* Instructions *
1. Which keyword arguments does the call to `model.prepare()` in the model-deployment excerpt pass?
2. Answer these questions about the model-deployment excerpt:
(a) Which VM shape is specified for the job?
(b) Which dataset does the job script use to train the classifier?
(c) What does setting `data_science_env` to `True` indicate?

* Extract provided *
One of the advantages of using a job to build the model is that you can specify the VM shape that has the computing power and memory that you need to build the model. Once the model is built the VM shape will terminate and not waste valuable resources. The next cell specifies that a `VM.Standard2.1` VM shape will be used for the job and lists the supported shapes.

In [None]:
# Define the VM shape for the job
vm_shape = "VM.Standard2.1"

[s.name for s in infrastructure.DataScienceJob.instance_shapes()]

This notebook creates a number of resources such as logs, log group, job, model, and a model deployment. A unique name will be created to identify all these resources. The following cell creates and prints the common name used on all the resources.

In [None]:
# Create a unique ID that is used for the name of the resources that will be created
resource_name = "model_deployment_jobs_" + "".join(
    random.choices(string.ascii_letters + string.digits, k=4)
)
print(f"Unique ID used in all the resources: {resource_name}")

<a id="script"></a>
# Job Script

A Python script is needed to train the model and save it in the model catalog. The next cell writes this script so that it can be used when the job is run. The script uses the popular [`iris`](https://scikit-learn.org/stable/auto_examples/datasets/plot_iris_dataset.html) dataset to train a multiclass decision tree classifier using the `DecisionTreeClassifier` class. This model is then converted to an `ADSModel` object.

The model artifacts are created using the `.prepare()` method. Since the model will be deployed the `data_science_env`, and `inference_conda_env` parameters must be specified. In the model deployment, a conda environment is specified so that the required libraries are installed. The conda environments are provided as part of the OCI Data Science service and these are called Data Science Environments. Alternatively, you or third parties can Publish conda environments. The parameter `data_science_env` indicates that the environment is provided by the Data Science service if it is set to `True`. Otherwise, it is a Published environment. The `inference_conda_env` is the URL that the model deployment service will obtain the conda environment from and install it in the model deployment instances.

The `.prepare()` method returns an object that represents the model artifact. The `.save()` method is used to store the model artifacts into the model catalog. The model deployment service will then use this model to deploy the model.

In [None]:
job_script = tempfile.NamedTemporaryFile(suffix=".py", delete=True)

with open(job_script.name, mode="w") as f:
    f.write(
        f"""
import pandas as pd

from ads import set_auth
from ads.catalog.model import ModelCatalog
from ads.common.model import ADSModel
from sklearn import datasets
from sklearn.tree import DecisionTreeClassifier
from tempfile import mkdtemp

set_auth("resource_principal")

# Train the model
iris = datasets.load_iris()
X=iris.data
y=iris.target
clf = DecisionTreeClassifier().fit(X=X, y=y)
model = ADSModel.from_estimator(clf)

# Prepare the model artifacts
model_artifact = model.prepare(
    target_dir=mkdtemp(), 
    X_sample=pd.DataFrame(X), 
    y_sample=pd.Series(y), 
    force_overwrite=True, 
    data_science_env=True, 
    inference_conda_env="oci://service-conda-packs@id19sfcrra6z/service_pack/cpu/General Machine Learning for CPUs/1.0/mlcpuv1") 

# Save the model to the model catalog
mc_model = model_artifact.save(
    project_id="{os.environ['PROJECT_OCID']}", 
    compartment_id="{os.environ['NB_SESSION_COMPARTMENT_OCID']}", 
    display_name="{resource_name}", 
    description="Model produced in the model_deployment_using_jobs.ipynb notebook")

* Entries supplied *
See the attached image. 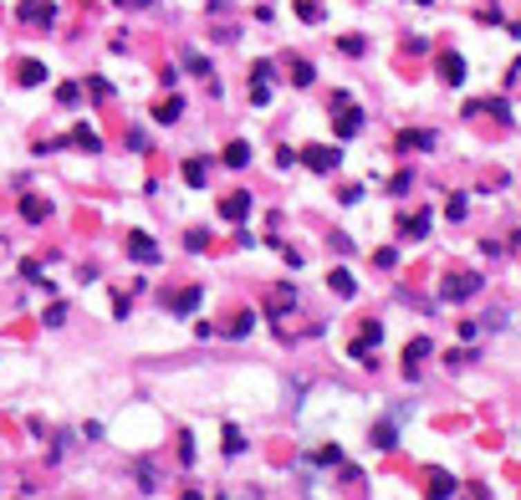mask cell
<instances>
[{
  "instance_id": "6da1fadb",
  "label": "cell",
  "mask_w": 521,
  "mask_h": 500,
  "mask_svg": "<svg viewBox=\"0 0 521 500\" xmlns=\"http://www.w3.org/2000/svg\"><path fill=\"white\" fill-rule=\"evenodd\" d=\"M296 159H302L307 169H317V174H332L337 169V148H317V143H312V148H302Z\"/></svg>"
},
{
  "instance_id": "7a4b0ae2",
  "label": "cell",
  "mask_w": 521,
  "mask_h": 500,
  "mask_svg": "<svg viewBox=\"0 0 521 500\" xmlns=\"http://www.w3.org/2000/svg\"><path fill=\"white\" fill-rule=\"evenodd\" d=\"M332 113H337V123H332V128H337V138H358V128H363V113L353 108V102H343V108H332Z\"/></svg>"
},
{
  "instance_id": "3957f363",
  "label": "cell",
  "mask_w": 521,
  "mask_h": 500,
  "mask_svg": "<svg viewBox=\"0 0 521 500\" xmlns=\"http://www.w3.org/2000/svg\"><path fill=\"white\" fill-rule=\"evenodd\" d=\"M220 215H225V220H236V225H240V220L245 215H251V194H225V200H220Z\"/></svg>"
},
{
  "instance_id": "277c9868",
  "label": "cell",
  "mask_w": 521,
  "mask_h": 500,
  "mask_svg": "<svg viewBox=\"0 0 521 500\" xmlns=\"http://www.w3.org/2000/svg\"><path fill=\"white\" fill-rule=\"evenodd\" d=\"M271 61H256V87H251V102H256V108H266V102H271Z\"/></svg>"
},
{
  "instance_id": "5b68a950",
  "label": "cell",
  "mask_w": 521,
  "mask_h": 500,
  "mask_svg": "<svg viewBox=\"0 0 521 500\" xmlns=\"http://www.w3.org/2000/svg\"><path fill=\"white\" fill-rule=\"evenodd\" d=\"M128 256H133L138 266H149V260H159V245H153L149 235H133V240H128Z\"/></svg>"
},
{
  "instance_id": "8992f818",
  "label": "cell",
  "mask_w": 521,
  "mask_h": 500,
  "mask_svg": "<svg viewBox=\"0 0 521 500\" xmlns=\"http://www.w3.org/2000/svg\"><path fill=\"white\" fill-rule=\"evenodd\" d=\"M439 72H445V82H450V87H460V82H465V61L455 57V51H445V57H439Z\"/></svg>"
},
{
  "instance_id": "52a82bcc",
  "label": "cell",
  "mask_w": 521,
  "mask_h": 500,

* Solutions for each task *
1.
- `target_dir`
- `X_sample`
- `y_sample`
- `force_overwrite`
- `data_science_env`
- `inference_conda_env`

2.
(a) `VM.Standard2.1`
(b) The `iris` dataset
(c) The conda environment is provided by the Data Science service.